From: Dave Chinner <david@fromorbit.com>
To: Tejun Heo <tj@kernel.org>
Cc: axboe@kernel.dk, linux-kernel@vger.kernel.org, jack@suse.cz,
hch@infradead.org, hannes@cmpxchg.org,
linux-fsdevel@vger.kernel.org, vgoyal@redhat.com,
lizefan@huawei.com, cgroups@vger.kernel.org, linux-mm@kvack.org,
mhocko@suse.cz, clm@fb.com, fengguang.wu@intel.com
Subject: Re: [PATCHSET RFC block/for-next] writeback: cgroup writeback support
Date: Sat, 10 Jan 2015 11:38:19 +1100 [thread overview]
Message-ID: <20150110003819.GP31508@dastard> (raw)
In-Reply-To: <20150109212336.GB2785@htj.dyndns.org>
On Fri, Jan 09, 2015 at 04:23:36PM -0500, Tejun Heo wrote:
> Hello, Dave.
>
> On Thu, Jan 08, 2015 at 10:45:32AM +1100, Dave Chinner wrote:
> > > Complications mostly arise from filesystems and inodes having to deal
> > > with multiple split bdi's instead of one, but those are mostly
> > > straight-forward 1:N mapping issues. It does get tedious here and
> > > there but doesn't complicate the overall picture.
> >
> > Some filesystems don't track metadata-dirty inode state in the bdi
> > lists, and instead track that in their own lists (usually deep
> > inside the journalling subsystem). i.e. I_DIRTY_PAGES are the only
> > dirty state that is tracked in the VFS. i.e. inode metadata
> > writeback will still be considered global, but pages won't be. Hence
> > you might get pages written back quickly, but the inodes are going
> > to remain dirty and unreclaimable until the filesystem flushes some
> > time in the future after the journal is committed and the inode
> > written...
>
> I'm not sure I'm following. What writeback layer provides is cgroup
> awareness when dealing with I_DIRTY_PAGES. Metadata writebacks will
> become automatically cgroup-aware to the extent they go through
> regular page dirtying mechanism.
That's my point - inode metadata drtying/writeback don't go through
the regular page dirtying mechanisms.
> What's implemented in this patchset is
> propagation of memcg tags for pagecache pages. If necessary, further
> mechanisms can be added, but this should cover the basics.

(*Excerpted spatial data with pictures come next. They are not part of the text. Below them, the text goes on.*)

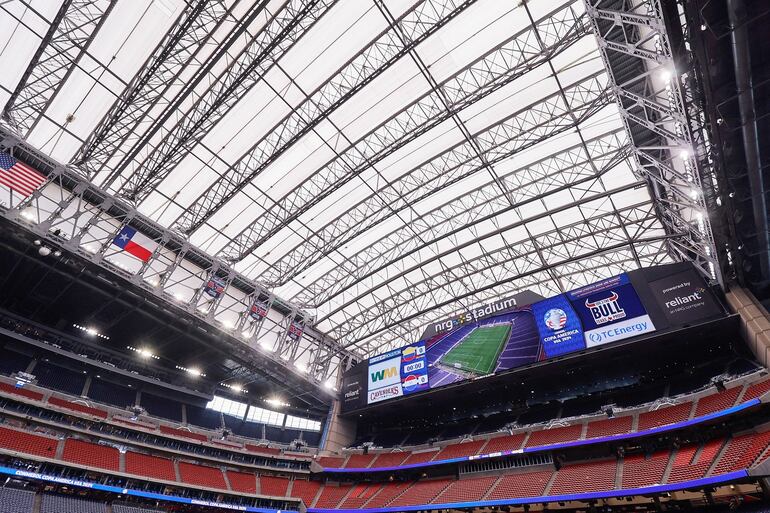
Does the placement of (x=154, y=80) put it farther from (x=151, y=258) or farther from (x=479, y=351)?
(x=479, y=351)

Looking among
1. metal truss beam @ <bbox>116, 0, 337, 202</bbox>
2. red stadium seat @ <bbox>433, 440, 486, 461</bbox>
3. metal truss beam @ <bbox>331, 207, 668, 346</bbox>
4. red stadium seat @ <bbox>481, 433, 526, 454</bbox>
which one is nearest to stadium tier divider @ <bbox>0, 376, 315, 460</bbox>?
metal truss beam @ <bbox>331, 207, 668, 346</bbox>

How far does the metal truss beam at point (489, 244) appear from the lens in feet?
81.3

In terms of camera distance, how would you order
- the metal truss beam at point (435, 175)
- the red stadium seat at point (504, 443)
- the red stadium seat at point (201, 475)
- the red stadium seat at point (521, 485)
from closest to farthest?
the metal truss beam at point (435, 175) < the red stadium seat at point (521, 485) < the red stadium seat at point (504, 443) < the red stadium seat at point (201, 475)

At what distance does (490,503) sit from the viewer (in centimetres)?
2177

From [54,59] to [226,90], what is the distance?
761 cm

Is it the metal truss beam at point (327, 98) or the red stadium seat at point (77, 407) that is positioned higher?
the metal truss beam at point (327, 98)

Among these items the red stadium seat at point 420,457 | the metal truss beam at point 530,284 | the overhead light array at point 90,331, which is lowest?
the red stadium seat at point 420,457

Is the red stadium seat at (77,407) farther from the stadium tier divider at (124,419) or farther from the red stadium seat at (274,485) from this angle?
the red stadium seat at (274,485)

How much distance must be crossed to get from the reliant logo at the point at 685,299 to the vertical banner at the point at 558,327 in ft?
16.0

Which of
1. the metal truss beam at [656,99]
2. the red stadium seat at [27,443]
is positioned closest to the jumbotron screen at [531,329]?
the metal truss beam at [656,99]

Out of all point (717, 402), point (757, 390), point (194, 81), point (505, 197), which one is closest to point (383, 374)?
point (505, 197)

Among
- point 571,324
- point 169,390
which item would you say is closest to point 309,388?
point 169,390

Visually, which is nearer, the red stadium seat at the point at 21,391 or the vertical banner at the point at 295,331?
the red stadium seat at the point at 21,391

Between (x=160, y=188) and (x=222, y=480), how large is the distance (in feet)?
74.8
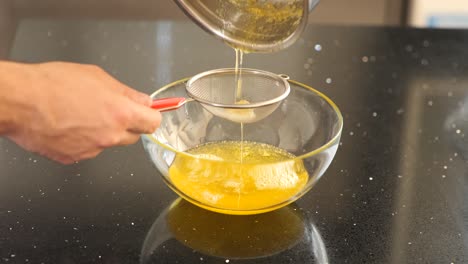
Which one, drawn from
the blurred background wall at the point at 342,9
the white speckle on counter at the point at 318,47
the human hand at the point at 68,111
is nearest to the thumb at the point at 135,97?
the human hand at the point at 68,111

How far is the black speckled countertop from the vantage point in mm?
950

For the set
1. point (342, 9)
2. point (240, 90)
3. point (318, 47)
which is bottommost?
point (342, 9)

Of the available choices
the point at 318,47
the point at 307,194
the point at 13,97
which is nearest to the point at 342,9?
the point at 318,47

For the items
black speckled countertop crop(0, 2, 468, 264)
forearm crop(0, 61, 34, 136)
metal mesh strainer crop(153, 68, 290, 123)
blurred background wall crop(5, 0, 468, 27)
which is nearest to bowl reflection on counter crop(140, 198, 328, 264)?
black speckled countertop crop(0, 2, 468, 264)

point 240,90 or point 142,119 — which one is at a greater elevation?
point 142,119

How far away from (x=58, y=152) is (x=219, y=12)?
0.41 m

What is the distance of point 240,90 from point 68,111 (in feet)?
1.59

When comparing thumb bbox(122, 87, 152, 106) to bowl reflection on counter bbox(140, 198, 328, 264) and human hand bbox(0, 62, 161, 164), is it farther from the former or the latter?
bowl reflection on counter bbox(140, 198, 328, 264)

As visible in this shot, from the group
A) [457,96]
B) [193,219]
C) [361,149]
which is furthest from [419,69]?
[193,219]

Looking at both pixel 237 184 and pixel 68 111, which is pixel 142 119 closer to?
pixel 68 111

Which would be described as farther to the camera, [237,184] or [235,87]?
[235,87]

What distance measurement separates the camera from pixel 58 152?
80 centimetres

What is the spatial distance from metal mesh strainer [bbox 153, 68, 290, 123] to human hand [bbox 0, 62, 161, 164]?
27cm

Sure, but I'm just pointing out that if you dirty a million inodes
in a memcg (e.g. chown -R), memcg-based writeback will not cause
them to be written...
> > There has also been talk of allowing filesystems to directly track
> > dirty page state as well - the discussion came out of the way tux3
> > was tracking and committing delta changes to file data. Now that
> > hasn't gone anywhere, but I'm wondering what impact this patch set
> > would have on such proposals?
>
> Would such a filesystem take over writeback mechanism too?
That was the intent.
> The
> implemented mechanism is fairly modular and the counterparts in each
> filesystem should be able to use them the same way the core writeback
> code does. I'm afraid I can't say much without knowing further
> details.
Ok,you haven't said "that's impossible", so that's good enough for
now ;)
> > Similarly, I'm concerned about additional overhead in the writeback
> > path - we can easily drive the flusher thread to be CPU bound on IO
> > subsystems that have decent bandwidth (low GB/s), so adding more
> > overhead to every page we have to flush is going to reduce
> > performance on these systems. Do you have any idea what impact
> > just enabling the memcg/blkcg tracking has on writeback performance
> > and CPU consumption?
>
> I measured avg sys+user time of 50 iterations of
>
> fs_mark -d /mnt/tmp/ -s 104857600 -n 32
>
> on an ext2 on a ramdisk, which should put the hot path part - page
> faulting and inode dirtying - under spotlight. cgroup writeback
> enabled but not used case consumes around 1% more cpu time - AVG 6.616
> STDEV 0.050 w/o this patchset, AVG 6.682 STDEV 0.046 with. This is an
> extreme case and while it isn't free the overhead is fairly low.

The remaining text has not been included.